● **Task instructions**: Two lines mark the range in the entries below: the one holding "scientific name: Alcelaphus buselaphus" and the one holding "category: gazellethomsons". Set down those two and all lines between them, exactly.

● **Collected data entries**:
Content starts

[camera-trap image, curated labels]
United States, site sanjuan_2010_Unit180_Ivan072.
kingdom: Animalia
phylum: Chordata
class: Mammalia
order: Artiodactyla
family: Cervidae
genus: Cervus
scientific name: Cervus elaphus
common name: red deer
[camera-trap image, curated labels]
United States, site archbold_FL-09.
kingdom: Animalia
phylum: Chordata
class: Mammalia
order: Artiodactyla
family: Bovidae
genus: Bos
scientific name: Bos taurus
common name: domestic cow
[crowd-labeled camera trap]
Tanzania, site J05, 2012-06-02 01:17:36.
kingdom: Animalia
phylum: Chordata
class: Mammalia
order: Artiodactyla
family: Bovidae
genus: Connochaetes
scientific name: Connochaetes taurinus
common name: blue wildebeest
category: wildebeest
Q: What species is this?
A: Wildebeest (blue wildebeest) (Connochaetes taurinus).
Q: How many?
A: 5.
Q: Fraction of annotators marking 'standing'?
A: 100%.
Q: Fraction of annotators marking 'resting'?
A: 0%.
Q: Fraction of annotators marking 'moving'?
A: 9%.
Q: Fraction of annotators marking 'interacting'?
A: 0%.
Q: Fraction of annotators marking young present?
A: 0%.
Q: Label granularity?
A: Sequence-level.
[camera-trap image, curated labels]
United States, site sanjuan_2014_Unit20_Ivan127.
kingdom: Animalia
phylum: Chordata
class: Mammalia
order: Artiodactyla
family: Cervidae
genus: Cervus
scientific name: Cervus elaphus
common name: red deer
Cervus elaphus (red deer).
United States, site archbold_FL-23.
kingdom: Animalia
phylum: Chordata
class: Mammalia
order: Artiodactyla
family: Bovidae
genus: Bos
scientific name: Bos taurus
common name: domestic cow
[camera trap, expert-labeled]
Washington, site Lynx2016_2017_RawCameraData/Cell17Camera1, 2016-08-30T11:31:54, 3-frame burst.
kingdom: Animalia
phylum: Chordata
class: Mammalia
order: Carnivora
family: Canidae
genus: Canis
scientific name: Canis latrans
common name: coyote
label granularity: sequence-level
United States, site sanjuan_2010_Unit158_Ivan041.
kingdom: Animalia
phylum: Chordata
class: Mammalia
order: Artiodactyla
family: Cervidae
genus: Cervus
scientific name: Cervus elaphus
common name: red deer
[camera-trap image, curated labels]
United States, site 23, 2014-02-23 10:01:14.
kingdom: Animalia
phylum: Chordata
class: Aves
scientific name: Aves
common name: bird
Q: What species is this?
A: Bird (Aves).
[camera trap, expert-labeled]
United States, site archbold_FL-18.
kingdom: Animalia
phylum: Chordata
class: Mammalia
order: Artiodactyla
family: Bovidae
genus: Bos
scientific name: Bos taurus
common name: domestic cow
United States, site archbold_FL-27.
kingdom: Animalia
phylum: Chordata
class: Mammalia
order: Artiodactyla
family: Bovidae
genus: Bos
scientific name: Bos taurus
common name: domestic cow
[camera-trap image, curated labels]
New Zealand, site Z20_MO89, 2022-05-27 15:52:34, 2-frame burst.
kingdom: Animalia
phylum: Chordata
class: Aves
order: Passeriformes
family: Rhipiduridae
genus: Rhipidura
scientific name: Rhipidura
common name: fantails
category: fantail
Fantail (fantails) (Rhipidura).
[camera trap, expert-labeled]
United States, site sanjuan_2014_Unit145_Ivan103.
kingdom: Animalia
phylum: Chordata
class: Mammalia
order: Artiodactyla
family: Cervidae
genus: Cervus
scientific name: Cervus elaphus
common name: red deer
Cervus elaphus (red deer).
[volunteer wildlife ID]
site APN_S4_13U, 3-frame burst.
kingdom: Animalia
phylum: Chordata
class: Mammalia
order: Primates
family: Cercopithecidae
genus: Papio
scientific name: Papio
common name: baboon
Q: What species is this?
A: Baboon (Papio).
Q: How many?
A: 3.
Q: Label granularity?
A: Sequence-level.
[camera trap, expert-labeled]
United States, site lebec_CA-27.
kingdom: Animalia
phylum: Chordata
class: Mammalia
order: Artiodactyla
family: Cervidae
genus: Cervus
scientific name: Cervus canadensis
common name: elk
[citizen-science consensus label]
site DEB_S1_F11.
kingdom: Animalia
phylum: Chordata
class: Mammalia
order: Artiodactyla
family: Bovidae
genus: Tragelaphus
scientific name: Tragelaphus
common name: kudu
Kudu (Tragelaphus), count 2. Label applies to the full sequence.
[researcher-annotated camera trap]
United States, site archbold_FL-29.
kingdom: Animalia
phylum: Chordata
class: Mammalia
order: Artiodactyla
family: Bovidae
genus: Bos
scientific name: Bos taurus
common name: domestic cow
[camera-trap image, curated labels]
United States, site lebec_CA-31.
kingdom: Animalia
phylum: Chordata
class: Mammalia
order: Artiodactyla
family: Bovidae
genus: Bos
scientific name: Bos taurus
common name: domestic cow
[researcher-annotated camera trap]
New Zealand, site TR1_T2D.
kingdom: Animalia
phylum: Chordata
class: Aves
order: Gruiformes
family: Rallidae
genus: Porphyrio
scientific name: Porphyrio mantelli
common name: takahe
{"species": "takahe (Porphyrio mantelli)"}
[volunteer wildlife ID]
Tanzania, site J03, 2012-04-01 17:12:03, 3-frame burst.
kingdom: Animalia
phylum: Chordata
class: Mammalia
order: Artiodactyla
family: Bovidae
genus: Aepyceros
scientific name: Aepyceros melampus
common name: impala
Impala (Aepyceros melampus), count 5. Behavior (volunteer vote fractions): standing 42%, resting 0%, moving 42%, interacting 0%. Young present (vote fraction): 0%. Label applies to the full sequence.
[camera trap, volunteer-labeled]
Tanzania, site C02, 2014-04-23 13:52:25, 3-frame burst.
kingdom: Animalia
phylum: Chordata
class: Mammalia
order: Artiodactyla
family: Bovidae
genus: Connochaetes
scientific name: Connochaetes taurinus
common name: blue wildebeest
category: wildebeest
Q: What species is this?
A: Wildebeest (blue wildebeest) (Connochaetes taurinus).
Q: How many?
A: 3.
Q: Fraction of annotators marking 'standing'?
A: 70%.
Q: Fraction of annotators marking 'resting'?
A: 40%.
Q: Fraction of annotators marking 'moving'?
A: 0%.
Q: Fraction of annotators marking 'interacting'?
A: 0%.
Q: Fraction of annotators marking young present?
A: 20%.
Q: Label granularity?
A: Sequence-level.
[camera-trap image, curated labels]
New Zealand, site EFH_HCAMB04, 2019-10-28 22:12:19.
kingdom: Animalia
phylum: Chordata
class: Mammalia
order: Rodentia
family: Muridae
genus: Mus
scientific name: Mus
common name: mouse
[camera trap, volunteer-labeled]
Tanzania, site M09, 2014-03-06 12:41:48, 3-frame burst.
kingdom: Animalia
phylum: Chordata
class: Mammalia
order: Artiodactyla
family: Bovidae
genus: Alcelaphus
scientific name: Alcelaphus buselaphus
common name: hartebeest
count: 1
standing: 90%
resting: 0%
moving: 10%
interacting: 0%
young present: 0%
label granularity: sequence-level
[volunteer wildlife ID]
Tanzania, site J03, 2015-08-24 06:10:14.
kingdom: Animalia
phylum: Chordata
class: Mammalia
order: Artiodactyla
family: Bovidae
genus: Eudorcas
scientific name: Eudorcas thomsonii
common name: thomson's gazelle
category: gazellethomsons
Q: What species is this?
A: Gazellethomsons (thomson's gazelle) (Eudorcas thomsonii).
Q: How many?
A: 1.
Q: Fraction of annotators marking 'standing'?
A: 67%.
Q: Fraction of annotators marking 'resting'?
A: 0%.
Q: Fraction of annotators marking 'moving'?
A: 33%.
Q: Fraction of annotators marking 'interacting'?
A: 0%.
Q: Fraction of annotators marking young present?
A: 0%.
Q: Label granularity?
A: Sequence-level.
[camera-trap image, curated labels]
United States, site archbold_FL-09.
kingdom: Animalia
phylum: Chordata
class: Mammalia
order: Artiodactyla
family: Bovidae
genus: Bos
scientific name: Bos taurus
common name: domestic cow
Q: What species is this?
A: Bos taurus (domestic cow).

Content ends

● **Response box**:
scientific name: Alcelaphus buselaphus
common name: hartebeest
count: 1
standing: 90%
resting: 0%
moving: 10%
interacting: 0%
young present: 0%
label granularity: sequence-level
[volunteer wildlife ID]
Tanzania, site J03, 2015-08-24 06:10:14.
kingdom: Animalia
phylum: Chordata
class: Mammalia
order: Artiodactyla
family: Bovidae
genus: Eudorcas
scientific name: Eudorcas thomsonii
common name: thomson's gazelle
category: gazellethomsons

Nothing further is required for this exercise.